A.D.A. Amiga Demoscene Archive

        Welcome guest!

  

  

  

log in with SceneID

  

Demos Amiga Demoscene Archive Forum / Coding / Optimizing + good coding habits
 Page:  1  2  »» 
Author Message
z5_
Member
#1 - Posted: 25 Apr 2007 19:01 - Edited
Reply Quote
ef3:
tst.b wipe2_timer
beq .wipe2_do
sub.b #1, wipe2_timer
rts

.wipe2_do
move.l wipe2_part,a0
moveq #0,d1
move.b (a0),d1
blt .wipe2_done
lea screen,a0
cmp.l #4,d1
blo.s .upper_half
add.l # 100*320,a0
sub.b #4,d1
.upper_half
mulu.l #80,d1
add.l d1,a0
moveq #0,d0
move.w #100-1,d6
.wipe 2_vert
move.w #2-1,d7
.wipe2_horiz
move.l d0,(a0 )+
move.l d0,(a0)+
move.l d0,(a0)+
move.l d0,(a 0)+
move.l d0,(a0)+
move.l d0,(a0)+
move.l d0,( a0)+
move.l d0,(a0)+
move.l d0,(a0)+
move.l d0, (a0)+
dbra d7,.wipe2_horiz
add.l #240,a0
dbra d 6,.wipe2_vert
move.b #20,wipe2_timer
add.l #1,wi pe2_part
.wipe2_done
rts

wip e2_timer
dc.b 0
even
wipe2_part
dc.l wipe2_scri pt
wipe2_script
dc.b 0,5,2,7,4,1,6,3,-1
even
z5_
Member
#2 - Posted: 25 Apr 2007 19:09 - Edited
Reply Quote
ok, what you see above is my attempt at a little "wipe effect" i saw in Supergroove. Basically, it wipes a 320*200 chunky screen in 8 rectangles to black (just clearing 8 rectangles of 80*100 after each other). The order how the rectangles are cleared is defined in the script.

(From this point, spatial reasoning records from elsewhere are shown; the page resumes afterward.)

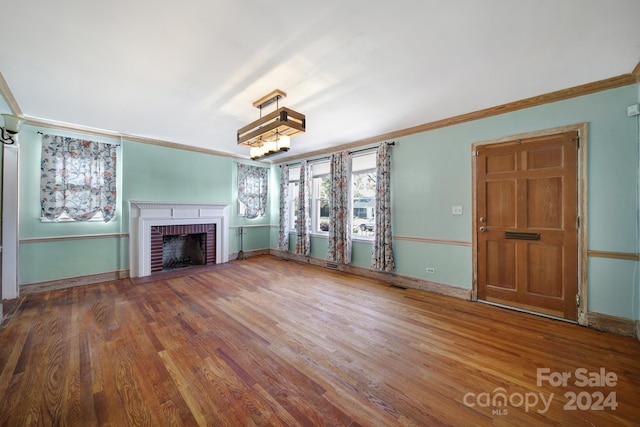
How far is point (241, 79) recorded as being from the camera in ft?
8.31

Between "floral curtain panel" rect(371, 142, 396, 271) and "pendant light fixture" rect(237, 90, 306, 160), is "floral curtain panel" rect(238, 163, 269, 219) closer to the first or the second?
"pendant light fixture" rect(237, 90, 306, 160)

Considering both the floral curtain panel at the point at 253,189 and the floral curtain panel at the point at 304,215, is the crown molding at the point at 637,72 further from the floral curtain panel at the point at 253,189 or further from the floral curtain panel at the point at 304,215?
the floral curtain panel at the point at 253,189

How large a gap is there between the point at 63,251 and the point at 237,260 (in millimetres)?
2997

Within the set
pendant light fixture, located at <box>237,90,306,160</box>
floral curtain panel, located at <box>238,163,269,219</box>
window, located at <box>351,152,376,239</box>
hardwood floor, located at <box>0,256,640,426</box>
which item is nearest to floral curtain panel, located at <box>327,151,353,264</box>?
window, located at <box>351,152,376,239</box>

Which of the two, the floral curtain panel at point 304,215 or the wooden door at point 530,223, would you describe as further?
the floral curtain panel at point 304,215

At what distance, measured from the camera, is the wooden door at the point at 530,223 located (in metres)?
2.78

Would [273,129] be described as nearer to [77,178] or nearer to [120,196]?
[120,196]

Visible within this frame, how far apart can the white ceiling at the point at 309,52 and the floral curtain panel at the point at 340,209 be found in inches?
65.9

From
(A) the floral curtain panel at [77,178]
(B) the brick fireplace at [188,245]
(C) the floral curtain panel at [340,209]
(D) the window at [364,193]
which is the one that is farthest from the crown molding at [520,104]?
(A) the floral curtain panel at [77,178]

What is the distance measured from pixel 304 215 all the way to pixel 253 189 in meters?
1.70

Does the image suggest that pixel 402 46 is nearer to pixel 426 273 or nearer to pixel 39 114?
pixel 426 273

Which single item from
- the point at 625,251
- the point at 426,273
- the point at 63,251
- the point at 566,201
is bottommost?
the point at 426,273

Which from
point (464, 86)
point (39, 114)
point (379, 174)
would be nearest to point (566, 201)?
point (464, 86)

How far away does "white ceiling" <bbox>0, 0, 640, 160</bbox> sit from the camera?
5.53 ft
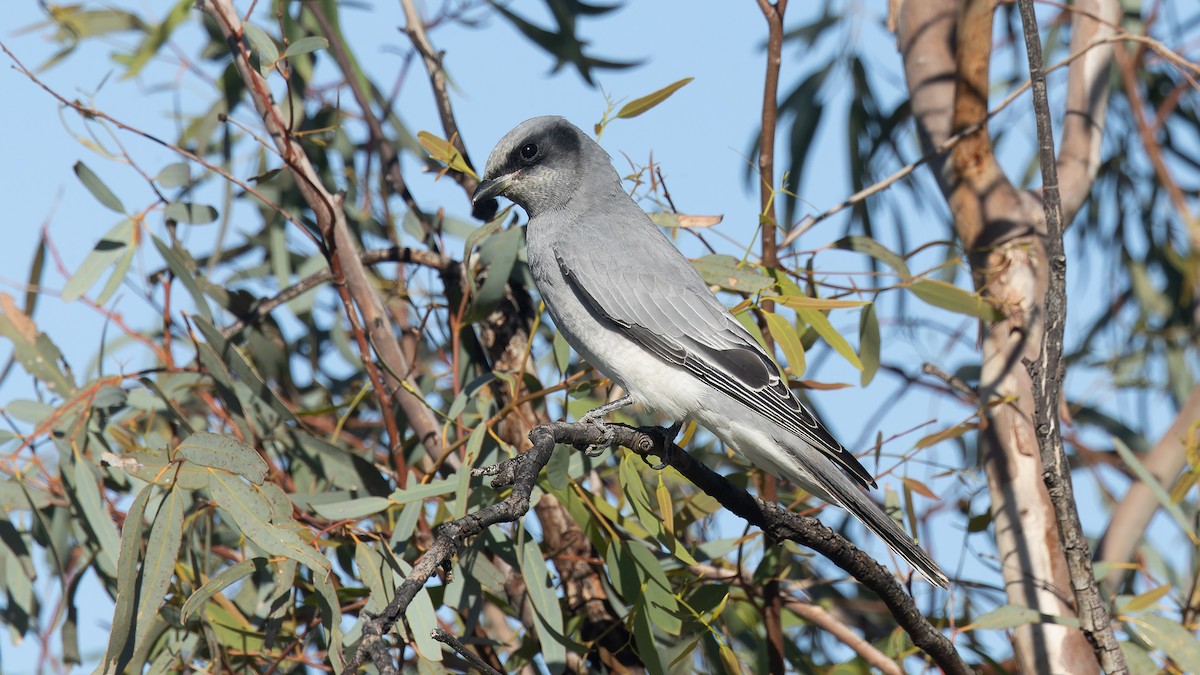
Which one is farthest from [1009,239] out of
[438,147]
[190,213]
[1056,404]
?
[190,213]

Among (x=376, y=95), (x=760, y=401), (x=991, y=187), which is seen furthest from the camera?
(x=376, y=95)

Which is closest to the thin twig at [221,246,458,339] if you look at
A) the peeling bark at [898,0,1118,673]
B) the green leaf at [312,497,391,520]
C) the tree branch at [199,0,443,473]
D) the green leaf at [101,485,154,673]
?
the tree branch at [199,0,443,473]

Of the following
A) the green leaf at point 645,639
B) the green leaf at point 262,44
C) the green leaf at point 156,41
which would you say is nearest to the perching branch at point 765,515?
the green leaf at point 645,639

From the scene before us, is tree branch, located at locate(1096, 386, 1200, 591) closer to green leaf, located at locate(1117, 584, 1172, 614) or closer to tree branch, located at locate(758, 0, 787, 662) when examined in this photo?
green leaf, located at locate(1117, 584, 1172, 614)

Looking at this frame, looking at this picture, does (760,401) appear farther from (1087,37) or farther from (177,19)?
(177,19)

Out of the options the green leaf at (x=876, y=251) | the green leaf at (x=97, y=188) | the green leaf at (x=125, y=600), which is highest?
the green leaf at (x=876, y=251)

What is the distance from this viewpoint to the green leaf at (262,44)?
259 cm

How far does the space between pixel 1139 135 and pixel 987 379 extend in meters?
2.17

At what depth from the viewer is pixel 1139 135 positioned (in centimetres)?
468

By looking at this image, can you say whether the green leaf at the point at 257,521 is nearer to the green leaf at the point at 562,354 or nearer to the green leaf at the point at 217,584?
the green leaf at the point at 217,584

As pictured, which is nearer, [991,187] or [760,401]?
[760,401]

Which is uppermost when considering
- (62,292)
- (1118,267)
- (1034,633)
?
(1118,267)

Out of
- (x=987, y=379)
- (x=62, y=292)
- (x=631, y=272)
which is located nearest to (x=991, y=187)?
(x=987, y=379)

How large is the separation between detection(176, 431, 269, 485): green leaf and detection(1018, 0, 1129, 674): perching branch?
145 centimetres
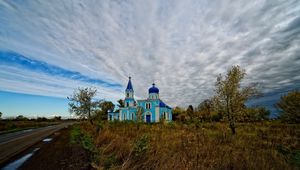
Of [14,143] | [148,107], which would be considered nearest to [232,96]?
[14,143]

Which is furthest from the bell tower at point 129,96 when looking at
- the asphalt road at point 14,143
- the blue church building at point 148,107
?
the asphalt road at point 14,143

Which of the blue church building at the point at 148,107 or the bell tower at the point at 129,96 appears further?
the bell tower at the point at 129,96

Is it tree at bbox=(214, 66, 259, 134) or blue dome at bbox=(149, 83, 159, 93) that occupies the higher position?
blue dome at bbox=(149, 83, 159, 93)

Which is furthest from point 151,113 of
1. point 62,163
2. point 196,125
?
point 62,163

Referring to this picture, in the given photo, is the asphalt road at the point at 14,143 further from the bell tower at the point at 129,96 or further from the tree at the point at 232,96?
the bell tower at the point at 129,96

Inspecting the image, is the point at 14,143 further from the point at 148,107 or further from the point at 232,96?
the point at 148,107

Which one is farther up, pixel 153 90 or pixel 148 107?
pixel 153 90

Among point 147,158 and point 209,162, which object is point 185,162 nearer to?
point 209,162

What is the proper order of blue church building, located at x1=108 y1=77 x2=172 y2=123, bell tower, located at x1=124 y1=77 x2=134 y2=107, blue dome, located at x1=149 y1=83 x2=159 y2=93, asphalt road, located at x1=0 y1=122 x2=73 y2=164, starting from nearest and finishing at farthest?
asphalt road, located at x1=0 y1=122 x2=73 y2=164 < blue church building, located at x1=108 y1=77 x2=172 y2=123 < blue dome, located at x1=149 y1=83 x2=159 y2=93 < bell tower, located at x1=124 y1=77 x2=134 y2=107

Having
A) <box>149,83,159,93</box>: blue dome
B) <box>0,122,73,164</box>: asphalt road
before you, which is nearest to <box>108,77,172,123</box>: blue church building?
<box>149,83,159,93</box>: blue dome

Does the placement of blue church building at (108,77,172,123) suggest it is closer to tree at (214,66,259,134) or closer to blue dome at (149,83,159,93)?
blue dome at (149,83,159,93)

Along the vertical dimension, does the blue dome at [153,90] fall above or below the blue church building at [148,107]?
above

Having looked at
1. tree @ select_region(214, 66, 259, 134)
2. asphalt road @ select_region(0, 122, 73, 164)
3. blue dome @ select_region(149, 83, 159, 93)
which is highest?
blue dome @ select_region(149, 83, 159, 93)

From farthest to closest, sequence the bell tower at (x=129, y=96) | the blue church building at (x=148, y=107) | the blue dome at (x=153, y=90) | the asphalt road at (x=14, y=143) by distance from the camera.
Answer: the bell tower at (x=129, y=96), the blue dome at (x=153, y=90), the blue church building at (x=148, y=107), the asphalt road at (x=14, y=143)
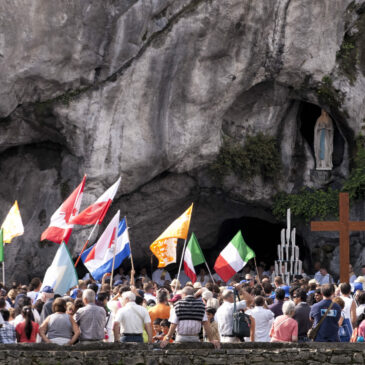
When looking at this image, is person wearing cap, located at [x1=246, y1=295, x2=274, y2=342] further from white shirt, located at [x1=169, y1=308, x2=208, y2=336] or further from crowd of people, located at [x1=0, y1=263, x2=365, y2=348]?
white shirt, located at [x1=169, y1=308, x2=208, y2=336]

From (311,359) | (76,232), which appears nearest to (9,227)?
(76,232)

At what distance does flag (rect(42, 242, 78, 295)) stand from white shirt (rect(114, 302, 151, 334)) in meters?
3.18

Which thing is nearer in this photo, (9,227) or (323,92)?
(9,227)

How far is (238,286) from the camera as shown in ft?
46.0

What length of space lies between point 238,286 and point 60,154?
1183 cm

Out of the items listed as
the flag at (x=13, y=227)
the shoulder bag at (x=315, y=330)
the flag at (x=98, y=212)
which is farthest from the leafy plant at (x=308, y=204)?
the shoulder bag at (x=315, y=330)

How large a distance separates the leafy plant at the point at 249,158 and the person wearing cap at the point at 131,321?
42.0ft

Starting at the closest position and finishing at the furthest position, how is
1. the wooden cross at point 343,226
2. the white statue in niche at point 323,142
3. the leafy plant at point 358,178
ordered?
the wooden cross at point 343,226 → the leafy plant at point 358,178 → the white statue in niche at point 323,142

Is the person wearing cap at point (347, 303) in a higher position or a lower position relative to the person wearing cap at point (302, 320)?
higher

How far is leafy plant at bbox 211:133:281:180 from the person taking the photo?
25.7 m

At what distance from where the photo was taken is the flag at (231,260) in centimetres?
1881

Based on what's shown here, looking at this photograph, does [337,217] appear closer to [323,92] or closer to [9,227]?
[323,92]

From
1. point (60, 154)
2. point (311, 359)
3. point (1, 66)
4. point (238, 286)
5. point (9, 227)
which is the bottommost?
point (311, 359)

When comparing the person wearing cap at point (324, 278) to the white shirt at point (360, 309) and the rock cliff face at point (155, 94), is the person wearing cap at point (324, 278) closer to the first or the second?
the rock cliff face at point (155, 94)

It's a miracle but it actually works. However, experienced coders will probably have a heart attack from seeing my code. So my question: any good tips/tricks/optimizing on how to do it properly + good coding habits... In short, how would you do such an effect?

This is just a bit of fun because of a genuine interest in coding (so i will never "code" something for real... i suck too much at it).
noname
Member
#3 - Posted: 25 Apr 2007 20:36
Reply Quote
come on z5, give us an exe! :)

your code looks ok, but:
- think about replacing the rept of move.l d0,(a0)+ with a movem.l construct
- if you want, you can optimize the mulu.l #80,d1
z5_
Member
#4 - Posted: 25 Apr 2007 21:59 - Edited
Reply Quote
ef3:
	tst.b	wipe2_timer
	beq	.wipe2_do
	sub.b	#1,  wipe2_timer
	rts
.wipe2_do
	move.l	wipe2_part,a0
	 moveq	#0,d1
	move.b	(a0),d1
	blt	.wipe2_done
	lea	 screen,a0
	cmp.l	#4,d1
	blo.s	.upper_half
	add.l	# 100*320,a0
	sub.b	#4,d1
.upper_half
	mulu.l	#80,d1 
	add.l	d1,a0
	moveq	#0,d0
	move.w	#100-1,d6
.wipe  2_vert
	move.w	#2-1,d7
.wipe2_horiz
	move.l	d0,(a0 )+
	move.l	d0,(a0)+
	move.l	d0,(a0)+
	move.l	d0,(a 0)+
	move.l	d0,(a0)+
	move.l	d0,(a0)+
	move.l	d0,( a0)+
	move.l	d0,(a0)+
	move.l	d0,(a0)+
	move.l	d0, (a0)+
	dbra	d7,.wipe2_horiz
	add.l	#240,a0
	dbra	d 6,.wipe2_vert
	move.b	#20,wipe2_timer
	add.l	#1,wi pe2_part
.wipe2_done
	rts

wip e2_timer
	dc.b	0
	even
wipe2_part
	dc.l	wipe2_scri pt
wipe2_script
	dc.b	0,5,2,7,4,1,6,3,-1
	even
z5_
Member
#5 - Posted: 25 Apr 2007 22:17
Reply Quote
That "pre-formatted text" thingie i just added works well on my localhost and on the minibb forums, but for some strange reason, it messes up here... adding random spaces where there shouldn't be any. I'll have a look at it asap.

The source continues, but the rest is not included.